» Work instruction:
Please set down exactly the lines of the listing below from the line containing "Tanzania, site F02, 2014-06-29 06:27:52." through the line containing "scientific name: Sylvicapra grimmia", both lines included, leaving out all other lines.

» The records:
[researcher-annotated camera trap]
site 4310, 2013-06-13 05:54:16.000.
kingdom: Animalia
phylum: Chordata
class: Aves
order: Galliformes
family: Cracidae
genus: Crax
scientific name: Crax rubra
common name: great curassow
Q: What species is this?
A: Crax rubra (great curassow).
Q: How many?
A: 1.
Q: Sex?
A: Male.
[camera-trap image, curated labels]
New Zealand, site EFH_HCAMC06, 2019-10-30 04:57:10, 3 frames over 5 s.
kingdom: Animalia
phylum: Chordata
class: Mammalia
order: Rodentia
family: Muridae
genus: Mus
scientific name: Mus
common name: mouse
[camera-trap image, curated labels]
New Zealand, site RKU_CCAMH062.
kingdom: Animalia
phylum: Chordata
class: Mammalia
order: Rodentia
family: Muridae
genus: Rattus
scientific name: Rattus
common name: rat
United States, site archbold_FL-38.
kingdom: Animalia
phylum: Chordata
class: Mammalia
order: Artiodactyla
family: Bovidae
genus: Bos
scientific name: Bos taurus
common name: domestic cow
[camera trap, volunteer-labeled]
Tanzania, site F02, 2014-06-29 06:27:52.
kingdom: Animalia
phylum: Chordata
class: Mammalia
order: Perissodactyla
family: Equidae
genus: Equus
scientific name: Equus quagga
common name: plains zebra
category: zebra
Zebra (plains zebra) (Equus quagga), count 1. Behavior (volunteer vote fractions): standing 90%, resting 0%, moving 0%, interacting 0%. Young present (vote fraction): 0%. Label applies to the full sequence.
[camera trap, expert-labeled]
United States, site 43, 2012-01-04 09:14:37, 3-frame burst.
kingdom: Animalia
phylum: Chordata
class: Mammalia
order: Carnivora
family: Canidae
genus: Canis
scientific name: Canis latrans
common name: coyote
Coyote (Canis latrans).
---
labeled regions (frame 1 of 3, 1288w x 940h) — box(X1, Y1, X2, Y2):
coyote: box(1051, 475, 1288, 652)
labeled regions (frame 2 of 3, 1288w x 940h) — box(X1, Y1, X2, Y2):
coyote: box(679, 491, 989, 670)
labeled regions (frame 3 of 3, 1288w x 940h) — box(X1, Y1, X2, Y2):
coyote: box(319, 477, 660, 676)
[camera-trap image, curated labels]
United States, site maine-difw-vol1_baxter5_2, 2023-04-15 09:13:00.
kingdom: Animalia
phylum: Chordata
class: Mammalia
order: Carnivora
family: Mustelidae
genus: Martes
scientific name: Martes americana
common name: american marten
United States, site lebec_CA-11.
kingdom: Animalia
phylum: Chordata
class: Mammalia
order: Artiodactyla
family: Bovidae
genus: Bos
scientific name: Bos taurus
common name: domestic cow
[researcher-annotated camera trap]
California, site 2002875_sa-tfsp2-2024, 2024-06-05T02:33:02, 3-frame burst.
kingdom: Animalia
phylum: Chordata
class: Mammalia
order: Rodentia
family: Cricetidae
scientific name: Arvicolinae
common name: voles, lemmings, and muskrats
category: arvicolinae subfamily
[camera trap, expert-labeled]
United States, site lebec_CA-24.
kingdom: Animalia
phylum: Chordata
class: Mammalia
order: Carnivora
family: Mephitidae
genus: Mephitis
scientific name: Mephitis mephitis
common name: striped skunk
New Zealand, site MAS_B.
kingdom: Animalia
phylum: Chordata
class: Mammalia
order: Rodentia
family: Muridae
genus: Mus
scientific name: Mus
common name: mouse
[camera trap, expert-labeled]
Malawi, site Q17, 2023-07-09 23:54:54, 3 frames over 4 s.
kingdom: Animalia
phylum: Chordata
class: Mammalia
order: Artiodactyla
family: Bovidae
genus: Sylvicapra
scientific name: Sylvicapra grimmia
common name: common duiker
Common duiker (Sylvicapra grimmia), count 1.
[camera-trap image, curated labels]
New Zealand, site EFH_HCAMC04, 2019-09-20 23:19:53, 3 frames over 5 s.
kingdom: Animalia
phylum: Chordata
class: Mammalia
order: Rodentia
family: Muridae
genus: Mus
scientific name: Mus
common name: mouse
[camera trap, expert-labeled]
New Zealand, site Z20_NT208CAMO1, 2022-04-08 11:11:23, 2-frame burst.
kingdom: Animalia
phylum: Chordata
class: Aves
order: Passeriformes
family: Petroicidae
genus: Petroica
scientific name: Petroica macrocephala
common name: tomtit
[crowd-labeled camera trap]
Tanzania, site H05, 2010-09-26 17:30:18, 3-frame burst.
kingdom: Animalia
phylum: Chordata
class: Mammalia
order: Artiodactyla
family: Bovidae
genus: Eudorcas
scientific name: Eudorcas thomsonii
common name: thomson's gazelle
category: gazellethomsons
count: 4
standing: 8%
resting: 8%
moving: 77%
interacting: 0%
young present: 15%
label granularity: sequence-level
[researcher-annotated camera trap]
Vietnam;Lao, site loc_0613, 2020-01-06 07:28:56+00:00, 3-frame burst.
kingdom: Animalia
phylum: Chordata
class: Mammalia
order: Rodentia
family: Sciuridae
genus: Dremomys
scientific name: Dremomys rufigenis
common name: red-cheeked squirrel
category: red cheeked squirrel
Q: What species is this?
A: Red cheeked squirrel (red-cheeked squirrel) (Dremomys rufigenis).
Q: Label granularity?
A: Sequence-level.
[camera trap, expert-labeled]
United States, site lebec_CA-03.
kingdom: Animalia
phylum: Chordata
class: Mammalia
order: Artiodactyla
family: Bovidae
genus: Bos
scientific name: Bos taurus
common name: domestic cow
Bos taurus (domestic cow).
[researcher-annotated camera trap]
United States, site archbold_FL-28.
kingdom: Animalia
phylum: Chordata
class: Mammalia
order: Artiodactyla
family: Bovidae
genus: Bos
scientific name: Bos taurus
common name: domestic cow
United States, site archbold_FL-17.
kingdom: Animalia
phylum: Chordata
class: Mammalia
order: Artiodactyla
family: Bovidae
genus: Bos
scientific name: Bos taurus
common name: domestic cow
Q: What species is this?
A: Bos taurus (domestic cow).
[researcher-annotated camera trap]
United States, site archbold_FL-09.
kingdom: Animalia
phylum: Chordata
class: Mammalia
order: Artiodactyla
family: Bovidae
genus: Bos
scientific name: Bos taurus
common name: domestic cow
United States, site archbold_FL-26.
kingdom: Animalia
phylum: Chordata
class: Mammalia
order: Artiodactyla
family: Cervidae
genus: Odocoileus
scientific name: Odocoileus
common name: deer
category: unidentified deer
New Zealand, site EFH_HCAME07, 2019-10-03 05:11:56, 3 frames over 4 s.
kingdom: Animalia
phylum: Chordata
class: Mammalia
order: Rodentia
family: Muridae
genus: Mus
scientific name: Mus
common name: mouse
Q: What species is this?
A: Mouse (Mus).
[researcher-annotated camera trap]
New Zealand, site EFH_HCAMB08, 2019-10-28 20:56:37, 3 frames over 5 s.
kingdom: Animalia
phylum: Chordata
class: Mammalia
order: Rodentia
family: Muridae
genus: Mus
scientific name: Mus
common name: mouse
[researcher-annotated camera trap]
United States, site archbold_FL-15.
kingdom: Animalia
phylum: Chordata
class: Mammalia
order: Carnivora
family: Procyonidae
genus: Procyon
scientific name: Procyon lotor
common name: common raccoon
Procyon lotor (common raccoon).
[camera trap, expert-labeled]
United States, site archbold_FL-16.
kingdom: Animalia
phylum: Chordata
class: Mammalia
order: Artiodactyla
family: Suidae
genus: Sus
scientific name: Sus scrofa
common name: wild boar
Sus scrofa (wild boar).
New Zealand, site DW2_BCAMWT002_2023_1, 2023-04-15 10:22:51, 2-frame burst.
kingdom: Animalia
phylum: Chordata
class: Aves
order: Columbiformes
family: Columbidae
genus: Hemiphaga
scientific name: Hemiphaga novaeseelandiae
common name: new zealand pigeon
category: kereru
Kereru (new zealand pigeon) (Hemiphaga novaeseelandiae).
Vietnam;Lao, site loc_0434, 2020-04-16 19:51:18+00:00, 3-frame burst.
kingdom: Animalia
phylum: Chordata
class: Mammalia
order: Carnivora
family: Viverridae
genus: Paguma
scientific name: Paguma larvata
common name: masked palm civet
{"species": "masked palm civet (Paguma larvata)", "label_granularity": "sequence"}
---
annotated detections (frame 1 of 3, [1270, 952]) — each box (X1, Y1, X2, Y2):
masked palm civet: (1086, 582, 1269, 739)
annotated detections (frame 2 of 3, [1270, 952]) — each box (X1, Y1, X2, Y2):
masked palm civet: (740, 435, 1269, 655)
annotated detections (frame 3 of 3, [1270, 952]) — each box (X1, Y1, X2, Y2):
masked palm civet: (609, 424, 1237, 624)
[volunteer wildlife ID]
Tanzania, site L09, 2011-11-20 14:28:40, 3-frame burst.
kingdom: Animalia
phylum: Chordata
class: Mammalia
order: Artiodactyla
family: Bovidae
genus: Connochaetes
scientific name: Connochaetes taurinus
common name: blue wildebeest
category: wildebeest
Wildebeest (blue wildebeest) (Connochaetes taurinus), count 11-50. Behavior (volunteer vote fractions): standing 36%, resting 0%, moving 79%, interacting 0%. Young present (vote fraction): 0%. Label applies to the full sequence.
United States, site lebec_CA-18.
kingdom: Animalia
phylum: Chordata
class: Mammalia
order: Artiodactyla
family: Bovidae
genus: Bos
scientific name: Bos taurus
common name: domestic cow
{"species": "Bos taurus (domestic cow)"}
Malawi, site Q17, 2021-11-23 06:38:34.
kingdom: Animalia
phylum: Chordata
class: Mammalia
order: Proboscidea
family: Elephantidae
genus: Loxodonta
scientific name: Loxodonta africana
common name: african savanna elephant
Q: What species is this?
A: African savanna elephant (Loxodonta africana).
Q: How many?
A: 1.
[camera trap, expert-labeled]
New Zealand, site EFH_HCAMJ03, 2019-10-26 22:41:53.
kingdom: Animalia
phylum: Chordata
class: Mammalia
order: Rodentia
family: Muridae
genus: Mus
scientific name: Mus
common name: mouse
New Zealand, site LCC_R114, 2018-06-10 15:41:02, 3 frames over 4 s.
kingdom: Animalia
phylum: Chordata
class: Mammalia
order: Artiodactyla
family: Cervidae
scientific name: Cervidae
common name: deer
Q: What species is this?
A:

» Solution to this problem:
Tanzania, site F02, 2014-06-29 06:27:52.
kingdom: Animalia
phylum: Chordata
class: Mammalia
order: Perissodactyla
family: Equidae
genus: Equus
scientific name: Equus quagga
common name: plains zebra
category: zebra
Zebra (plains zebra) (Equus quagga), count 1. Behavior (volunteer vote fractions): standing 90%, resting 0%, moving 0%, interacting 0%. Young present (vote fraction): 0%. Label applies to the full sequence.
[camera trap, expert-labeled]
United States, site 43, 2012-01-04 09:14:37, 3-frame burst.
kingdom: Animalia
phylum: Chordata
class: Mammalia
order: Carnivora
family: Canidae
genus: Canis
scientific name: Canis latrans
common name: coyote
Coyote (Canis latrans).
---
labeled regions (frame 1 of 3, 1288w x 940h) — box(X1, Y1, X2, Y2):
coyote: box(1051, 475, 1288, 652)
labeled regions (frame 2 of 3, 1288w x 940h) — box(X1, Y1, X2, Y2):
coyote: box(679, 491, 989, 670)
labeled regions (frame 3 of 3, 1288w x 940h) — box(X1, Y1, X2, Y2):
coyote: box(319, 477, 660, 676)
[camera-trap image, curated labels]
United States, site maine-difw-vol1_baxter5_2, 2023-04-15 09:13:00.
kingdom: Animalia
phylum: Chordata
class: Mammalia
order: Carnivora
family: Mustelidae
genus: Martes
scientific name: Martes americana
common name: american marten
United States, site lebec_CA-11.
kingdom: Animalia
phylum: Chordata
class: Mammalia
order: Artiodactyla
family: Bovidae
genus: Bos
scientific name: Bos taurus
common name: domestic cow
[researcher-annotated camera trap]
California, site 2002875_sa-tfsp2-2024, 2024-06-05T02:33:02, 3-frame burst.
kingdom: Animalia
phylum: Chordata
class: Mammalia
order: Rodentia
family: Cricetidae
scientific name: Arvicolinae
common name: voles, lemmings, and muskrats
category: arvicolinae subfamily
[camera trap, expert-labeled]
United States, site lebec_CA-24.
kingdom: Animalia
phylum: Chordata
class: Mammalia
order: Carnivora
family: Mephitidae
genus: Mephitis
scientific name: Mephitis mephitis
common name: striped skunk
New Zealand, site MAS_B.
kingdom: Animalia
phylum: Chordata
class: Mammalia
order: Rodentia
family: Muridae
genus: Mus
scientific name: Mus
common name: mouse
[camera trap, expert-labeled]
Malawi, site Q17, 2023-07-09 23:54:54, 3 frames over 4 s.
kingdom: Animalia
phylum: Chordata
class: Mammalia
order: Artiodactyla
family: Bovidae
genus: Sylvicapra
scientific name: Sylvicapra grimmia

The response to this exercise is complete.